[Page-level text extractions]
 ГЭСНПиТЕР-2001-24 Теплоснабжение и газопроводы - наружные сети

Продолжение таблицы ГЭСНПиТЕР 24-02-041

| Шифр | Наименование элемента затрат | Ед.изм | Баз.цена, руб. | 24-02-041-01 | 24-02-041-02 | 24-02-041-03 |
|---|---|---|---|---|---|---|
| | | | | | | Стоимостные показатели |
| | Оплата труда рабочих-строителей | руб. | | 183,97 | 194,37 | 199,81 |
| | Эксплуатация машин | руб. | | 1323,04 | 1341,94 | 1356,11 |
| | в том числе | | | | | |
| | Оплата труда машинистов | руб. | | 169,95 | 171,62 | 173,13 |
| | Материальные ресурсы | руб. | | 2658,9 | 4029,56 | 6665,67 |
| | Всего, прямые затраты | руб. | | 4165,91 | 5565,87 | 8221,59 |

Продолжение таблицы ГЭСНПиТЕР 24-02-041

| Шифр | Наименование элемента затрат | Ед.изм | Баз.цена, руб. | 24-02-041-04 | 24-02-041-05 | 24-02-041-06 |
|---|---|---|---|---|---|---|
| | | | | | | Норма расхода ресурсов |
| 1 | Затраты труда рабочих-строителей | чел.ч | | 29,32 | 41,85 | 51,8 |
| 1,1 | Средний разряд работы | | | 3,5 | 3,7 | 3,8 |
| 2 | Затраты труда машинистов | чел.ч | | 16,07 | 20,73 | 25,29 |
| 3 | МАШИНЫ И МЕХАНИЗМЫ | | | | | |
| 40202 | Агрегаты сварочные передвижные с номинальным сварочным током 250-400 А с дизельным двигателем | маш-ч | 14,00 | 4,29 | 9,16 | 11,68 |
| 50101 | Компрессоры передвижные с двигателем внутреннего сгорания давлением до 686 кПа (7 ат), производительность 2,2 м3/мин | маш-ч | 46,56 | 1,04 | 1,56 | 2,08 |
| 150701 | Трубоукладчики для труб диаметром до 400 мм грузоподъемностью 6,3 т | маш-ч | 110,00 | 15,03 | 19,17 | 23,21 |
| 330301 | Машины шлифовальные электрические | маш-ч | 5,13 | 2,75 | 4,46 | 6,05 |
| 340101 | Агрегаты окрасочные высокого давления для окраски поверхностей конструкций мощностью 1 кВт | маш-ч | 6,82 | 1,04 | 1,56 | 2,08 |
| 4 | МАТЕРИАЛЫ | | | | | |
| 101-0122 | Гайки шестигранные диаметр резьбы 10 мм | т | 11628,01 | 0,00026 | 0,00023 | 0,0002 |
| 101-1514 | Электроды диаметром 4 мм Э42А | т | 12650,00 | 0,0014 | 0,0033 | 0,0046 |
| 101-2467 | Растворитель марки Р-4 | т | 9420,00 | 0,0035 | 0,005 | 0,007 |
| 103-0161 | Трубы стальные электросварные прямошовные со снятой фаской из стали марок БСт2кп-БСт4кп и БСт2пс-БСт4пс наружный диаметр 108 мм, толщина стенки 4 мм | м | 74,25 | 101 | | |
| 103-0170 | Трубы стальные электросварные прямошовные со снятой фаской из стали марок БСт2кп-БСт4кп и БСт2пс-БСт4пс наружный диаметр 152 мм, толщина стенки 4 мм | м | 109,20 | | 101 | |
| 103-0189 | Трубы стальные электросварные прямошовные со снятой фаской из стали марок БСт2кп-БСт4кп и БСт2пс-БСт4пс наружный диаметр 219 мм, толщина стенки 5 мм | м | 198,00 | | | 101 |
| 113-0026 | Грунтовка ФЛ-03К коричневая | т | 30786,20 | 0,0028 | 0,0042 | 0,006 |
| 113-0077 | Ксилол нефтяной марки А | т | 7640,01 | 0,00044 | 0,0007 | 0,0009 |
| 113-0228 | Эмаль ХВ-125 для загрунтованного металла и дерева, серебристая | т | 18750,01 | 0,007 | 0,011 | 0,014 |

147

[TASK GOAL]
Exact copies of all the entries above are to be printed.

[FINISHED TASK]
 ГЭСНПиТЕР-2001-24 Теплоснабжение и газопроводы - наружные сети

Продолжение таблицы ГЭСНПиТЕР 24-02-041

| Шифр | Наименование элемента затрат | Ед.изм | Баз.цена, руб. | 24-02-041-01 | 24-02-041-02 | 24-02-041-03 |
|---|---|---|---|---|---|---|
| | | | | | | Стоимостные показатели |
| | Оплата труда рабочих-строителей | руб. | | 183,97 | 194,37 | 199,81 |
| | Эксплуатация машин | руб. | | 1323,04 | 1341,94 | 1356,11 |
| | в том числе | | | | | |
| | Оплата труда машинистов | руб. | | 169,95 | 171,62 | 173,13 |
| | Материальные ресурсы | руб. | | 2658,9 | 4029,56 | 6665,67 |
| | Всего, прямые затраты | руб. | | 4165,91 | 5565,87 | 8221,59 |

Продолжение таблицы ГЭСНПиТЕР 24-02-041

| Шифр | Наименование элемента затрат | Ед.изм | Баз.цена, руб. | 24-02-041-04 | 24-02-041-05 | 24-02-041-06 |
|---|---|---|---|---|---|---|
| | | | | | | Норма расхода ресурсов |
| 1 | Затраты труда рабочих-строителей | чел.ч | | 29,32 | 41,85 | 51,8 |
| 1,1 | Средний разряд работы | | | 3,5 | 3,7 | 3,8 |
| 2 | Затраты труда машинистов | чел.ч | | 16,07 | 20,73 | 25,29 |
| 3 | МАШИНЫ И МЕХАНИЗМЫ | | | | | |
| 40202 | Агрегаты сварочные передвижные с номинальным сварочным током 250-400 А с дизельным двигателем | маш-ч | 14,00 | 4,29 | 9,16 | 11,68 |
| 50101 | Компрессоры передвижные с двигателем внутреннего сгорания давлением до 686 кПа (7 ат), производительность 2,2 м3/мин | маш-ч | 46,56 | 1,04 | 1,56 | 2,08 |
| 150701 | Трубоукладчики для труб диаметром до 400 мм грузоподъемностью 6,3 т | маш-ч | 110,00 | 15,03 | 19,17 | 23,21 |
| 330301 | Машины шлифовальные электрические | маш-ч | 5,13 | 2,75 | 4,46 | 6,05 |
| 340101 | Агрегаты окрасочные высокого давления для окраски поверхностей конструкций мощностью 1 кВт | маш-ч | 6,82 | 1,04 | 1,56 | 2,08 |
| 4 | МАТЕРИАЛЫ | | | | | |
| 101-0122 | Гайки шестигранные диаметр резьбы 10 мм | т | 11628,01 | 0,00026 | 0,00023 | 0,0002 |
| 101-1514 | Электроды диаметром 4 мм Э42А | т | 12650,00 | 0,0014 | 0,0033 | 0,0046 |
| 101-2467 | Растворитель марки Р-4 | т | 9420,00 | 0,0035 | 0,005 | 0,007 |
| 103-0161 | Трубы стальные электросварные прямошовные со снятой фаской из стали марок БСт2кп-БСт4кп и БСт2пс-БСт4пс наружный диаметр 108 мм, толщина стенки 4 мм | м | 74,25 | 101 | | |
| 103-0170 | Трубы стальные электросварные прямошовные со снятой фаской из стали марок БСт2кп-БСт4кп и БСт2пс-БСт4пс наружный диаметр 152 мм, толщина стенки 4 мм | м | 109,20 | | 101 | |
| 103-0189 | Трубы стальные электросварные прямошовные со снятой фаской из стали марок БСт2кп-БСт4кп и БСт2пс-БСт4пс наружный диаметр 219 мм, толщина стенки 5 мм | м | 198,00 | | | 101 |
| 113-0026 | Грунтовка ФЛ-03К коричневая | т | 30786,20 | 0,0028 | 0,0042 | 0,006 |
| 113-0077 | Ксилол нефтяной марки А | т | 7640,01 | 0,00044 | 0,0007 | 0,0009 |
| 113-0228 | Эмаль ХВ-125 для загрунтованного металла и дерева, серебристая | т | 18750,01 | 0,007 | 0,011 | 0,014 |

147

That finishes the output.